Oliver Glasner gilt als heißer Kandidat beim VfL Wolfsburg (Foto: picture-alliance / Reportdienste, Picture Alliance)

Fußball | Bundesliga Medien: VfB-Kandidat Glasner soll Labbadia-Nachfolger werden

Oliver Glasner gilt als heißer Kandidat für den Trainerposten beim VfB Stuttgart in der kommenden Saison. Doch laut Medienberichten zieht es den Coach des Linzer ASK zum VfL Wolfsburg.

Der Österreicher ist demnach klarer Favorit auf den Trainerposten beim VfL Wolfsburg. Nach einem Bericht des Internetportals "Sportbuzzer" hat der VfL in dieser Woche einen Durchbruch bei den Verhandlungen mit seinem Wunschkandidaten erzielt. (Lesen Sie auch: Oliver Glasner - so tickt der mögliche VfB-Trainer)

Dauer

Glasner ist vertraglich noch bis 2022 an den Linzer ASK gebunden ist. Der 44-Jährige arbeitet seit 2015 für den LASK, den er zunächst in die österreichische Bundesliga und dort aktuell bis auf den zweiten Tabellenplatz hinter Serienmeister Red Bull Salzburg führte.

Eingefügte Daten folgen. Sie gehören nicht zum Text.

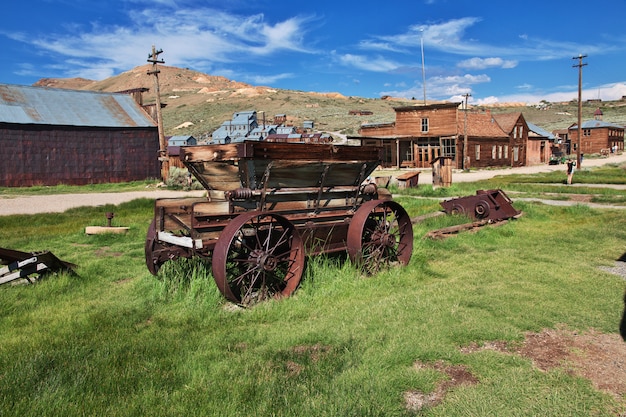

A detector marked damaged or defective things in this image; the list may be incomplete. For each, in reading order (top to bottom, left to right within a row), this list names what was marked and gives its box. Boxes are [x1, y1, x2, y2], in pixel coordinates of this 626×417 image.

Es gibt auch noch andere Kandidaten

Auch "bild.de" nennt Glasner vor Gerardo Seoane vom Schweizer Meister Young Boys Bern sowie dem früheren Chelsea- und Tottenham-Trainer André Villas-Boas aus Portugal als heißesten Anwärter auf die Nachfolge des nach dieser Saison scheidenden Bruno Labbadia. Der Verein kommentierte die Berichte auf Nachfrage nicht. Sport-Geschäftsführer Jörg Schmadtke hatte jedoch bereits am vergangenen Wochenende nach der 0:2-Niederlage bei RB Leipzig gesagt: "Die Gespräche sind weitestgehend abgeschlossen."

Zuletzt hatte die österreichische "Sportzeitung" berichtet, dass Glasner zur neuen Saison den VfB Stuttgart übernehmen soll und sich dabei auf Informationen aus dem Umfeld des 44-Jährigen berufen. Auch im Falle eines VfB-Abstiegs sei Glasner demnach bereit, den Traditionsklub zu übernehmen.

Weinzierls Zukunft fraglich

Bei den Schwaben scheint Trainer Markus Weinzierl unabhängig vom möglichen Klassenerhalt keine Zukunft über die Saison hinaus zu besitzen. Sein Vertrag läuft noch bis 2020. Weinzierl ist es bisher nicht gelungen, die Schwaben aus dem Tabellen-Keller zu führen. Derzeit liegt der VfB auf dem Relegationsrang 16.